● Text passage:
================================

Our 2010 Victory Vision Nearly 2 years later we went to the Fuel-it demo ride at my local dealer, and the next day put a deposit on a vision that they didn't even have yet. It came in 3 days later, a week earlier than expected, and now I have a pearl white Victory Vision in my garage. We are back to a lifestyle of bike-centric living. Finding reasons to ride and places to go. We have a new attitude, really one of pride in American ingenuity and ownership of the finest bike ever.

But is the Vision the perfect bike? Could there be shortcomings? Sure. We all know that nothing is perfect. And the Vision is no exception.

First of all. It's too quiet. With that 106 cubic inch powerplant, you would expect to hear what you feel, right? Sure there are those folks that are "stockers". No modification to their bikes and happy with the hint of a rumble the Vision comes with. Nothing wrong with that, but what about the rest of us? Every HD I've ever had came from the factory too quiet. But there are endless suppliers of aftermarket pipes in every style and configuration. Not so, for the vision. With something under 10000 units in total, there aren't a lot of options to improve the sound.

There are Arlen Ness honkers at a cost of $500 or so. Polaris's own brand of Stage 1 level 2 at a cost of close to $1000 once it's installed. There's D&D and a couple of other custom options. I personally like the Thrush muffler install that falls around $100 bucks. (More info on this install can be found at under Vision Technical).

Trush Muffler modificationAnother Imperfection that I've noticed are the stock exhaust heat shields. Rattles and buzzes galore. The rattling comes up through the fairing and seems to magnify the sound. I took it back to the dealer after about 200 miles to ensure everything was alright. The service manager isolated it to the shields.

I thought I would tighten them up, but no can do. This year Victory went with straps that cannot be tightened. The only way I can think to stop the rattle would be to cut the straps off and replace them with adjustable pipe clamps. Probably about a 2 hour job. That is next on my list.

The much talked about transmission is worthy of note here. It is definitely "clunky". Upshifting with RPMs up it is pretty smooth, but downshifting really amplifies the clunk effect. It's not a problem but it does take some getting used to. HD's have a similar effect but not to this degree. I wonder if it has something to do with the primary being gear to gear? A positive way to describe it is that it feels solid. When you shift you get a tactile feel that it is in the gear you put it in.

================================

● Dataset entries:
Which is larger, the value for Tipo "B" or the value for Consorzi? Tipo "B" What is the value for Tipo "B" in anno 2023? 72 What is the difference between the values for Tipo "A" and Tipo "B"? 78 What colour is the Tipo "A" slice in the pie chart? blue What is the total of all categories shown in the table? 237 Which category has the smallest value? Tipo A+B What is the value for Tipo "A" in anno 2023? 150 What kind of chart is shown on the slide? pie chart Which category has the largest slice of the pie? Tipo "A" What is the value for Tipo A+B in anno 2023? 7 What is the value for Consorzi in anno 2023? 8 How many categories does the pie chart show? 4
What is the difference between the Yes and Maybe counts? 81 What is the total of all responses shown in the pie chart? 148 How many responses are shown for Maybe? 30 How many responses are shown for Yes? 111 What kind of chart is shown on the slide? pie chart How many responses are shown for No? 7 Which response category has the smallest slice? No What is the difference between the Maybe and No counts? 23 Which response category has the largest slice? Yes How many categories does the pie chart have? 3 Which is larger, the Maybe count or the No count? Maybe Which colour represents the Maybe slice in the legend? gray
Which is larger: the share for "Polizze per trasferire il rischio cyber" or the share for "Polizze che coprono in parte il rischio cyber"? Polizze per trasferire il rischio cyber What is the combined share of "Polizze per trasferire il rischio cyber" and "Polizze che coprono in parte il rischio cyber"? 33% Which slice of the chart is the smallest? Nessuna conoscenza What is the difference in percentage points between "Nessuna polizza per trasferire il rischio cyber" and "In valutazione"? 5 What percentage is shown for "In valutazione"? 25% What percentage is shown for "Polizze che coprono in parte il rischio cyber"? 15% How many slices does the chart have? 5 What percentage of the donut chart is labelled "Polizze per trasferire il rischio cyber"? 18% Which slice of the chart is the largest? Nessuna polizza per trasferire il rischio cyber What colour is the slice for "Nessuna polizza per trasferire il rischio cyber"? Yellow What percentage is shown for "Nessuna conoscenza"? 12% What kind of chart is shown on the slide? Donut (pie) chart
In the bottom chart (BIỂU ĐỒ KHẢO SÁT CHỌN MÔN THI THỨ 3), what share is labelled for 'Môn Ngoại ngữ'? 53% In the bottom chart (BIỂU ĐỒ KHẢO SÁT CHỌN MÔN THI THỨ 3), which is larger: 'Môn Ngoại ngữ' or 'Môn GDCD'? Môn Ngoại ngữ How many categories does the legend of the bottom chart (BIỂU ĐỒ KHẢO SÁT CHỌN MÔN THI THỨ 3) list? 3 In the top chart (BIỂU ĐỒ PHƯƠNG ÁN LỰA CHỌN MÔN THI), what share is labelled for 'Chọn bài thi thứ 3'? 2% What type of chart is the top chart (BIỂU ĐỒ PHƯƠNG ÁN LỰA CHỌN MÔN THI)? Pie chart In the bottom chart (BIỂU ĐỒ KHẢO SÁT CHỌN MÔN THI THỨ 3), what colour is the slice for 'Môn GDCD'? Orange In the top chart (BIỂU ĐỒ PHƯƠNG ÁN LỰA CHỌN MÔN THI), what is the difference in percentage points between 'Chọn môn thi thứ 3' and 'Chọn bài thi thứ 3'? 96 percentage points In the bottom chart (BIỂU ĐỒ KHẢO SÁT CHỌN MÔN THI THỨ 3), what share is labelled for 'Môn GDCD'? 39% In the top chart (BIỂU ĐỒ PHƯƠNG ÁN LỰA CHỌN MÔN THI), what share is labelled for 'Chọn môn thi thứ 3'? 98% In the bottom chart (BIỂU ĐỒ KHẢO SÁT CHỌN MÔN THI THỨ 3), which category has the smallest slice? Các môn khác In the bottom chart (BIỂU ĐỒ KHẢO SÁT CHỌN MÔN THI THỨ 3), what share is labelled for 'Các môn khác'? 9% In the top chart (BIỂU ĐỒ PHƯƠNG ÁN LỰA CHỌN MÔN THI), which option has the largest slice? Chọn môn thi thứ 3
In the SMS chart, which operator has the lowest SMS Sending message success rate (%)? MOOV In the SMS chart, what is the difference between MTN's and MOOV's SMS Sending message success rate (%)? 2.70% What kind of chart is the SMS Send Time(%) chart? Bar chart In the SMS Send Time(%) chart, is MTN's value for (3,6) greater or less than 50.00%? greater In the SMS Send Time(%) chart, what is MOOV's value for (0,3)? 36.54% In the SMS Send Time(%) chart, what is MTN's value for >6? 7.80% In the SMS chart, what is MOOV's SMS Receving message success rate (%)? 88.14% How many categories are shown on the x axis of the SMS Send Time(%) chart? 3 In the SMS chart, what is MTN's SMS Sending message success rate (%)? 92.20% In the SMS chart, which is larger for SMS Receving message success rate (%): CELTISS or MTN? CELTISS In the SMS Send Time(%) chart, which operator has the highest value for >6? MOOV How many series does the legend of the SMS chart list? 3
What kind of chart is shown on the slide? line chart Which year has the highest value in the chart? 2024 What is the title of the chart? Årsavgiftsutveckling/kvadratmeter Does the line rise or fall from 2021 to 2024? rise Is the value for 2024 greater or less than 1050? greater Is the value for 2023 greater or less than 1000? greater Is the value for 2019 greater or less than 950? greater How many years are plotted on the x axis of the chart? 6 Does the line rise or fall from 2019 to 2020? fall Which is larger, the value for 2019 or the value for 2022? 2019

================================

● Task list:
[A] Reproduce the stretch of the Victory Vision review from "Trush Muffler modificationAnother" through "to the shields.", word for word.
[B] Continue the Victory Vision review after its final sentence.

● Outputs in order:
[A]
Trush Muffler modificationAnother Imperfection that I've noticed are the stock exhaust heat shields. Rattles and buzzes galore. The rattling comes up through the fairing and seems to magnify the sound. I took it back to the dealer after about 200 miles to ensure everything was alright. The service manager isolated it to the shields.

[B]
The freedom engine definitely puts out some heat. I have noticed it on my legs at times, but I would not say that it is any worse than my Softail or Electraglide. Heat is a part of riding an air-cooled motorcycle. My Honda VTX was water cooled so I didn't have any issues with heat while riding, but the Vision let's you know it's air-cooled.

So with the new pipes, heat shields quieted, and dealing with limited sources for aftermarket parts where does the Vision fall in my list of bikes? It is without question the finest motorcycle I have ever ridden. The paint, detail and construction are tops. The performance, even at stock is beyond my ?98 Softail even after I installed the Crane performance cam. The torque is incredible and the riding experience is well... heart pounding excitement every time.

My wife experiences the same thrill I do from the passenger seat. We want to ride and then ride some more. Where we used to stop frequently to rest, we just keep riding. Trips that were somewhat laborious on my Honda are effortless on the Vision.

Everywhere I go people admire it, question it and fail to understand it. I know I am part of a small group of people who are Vision riders. We are the one's who get it. Vision riders exude confidence in their machines rather than throw rocks at others. The Vision rider wants the V-twin power of a cruiser, the comfort of a touring bike and the performance of a sport bike. We want it all and the Vision delivers in a big way. The road to Victory has left us with complete satisfaction, and oh yeah... our butts are happy too.

- Joel Chappell (chappellj) is a Communications Director and has been a motorcycle enthusiast for over 25 years.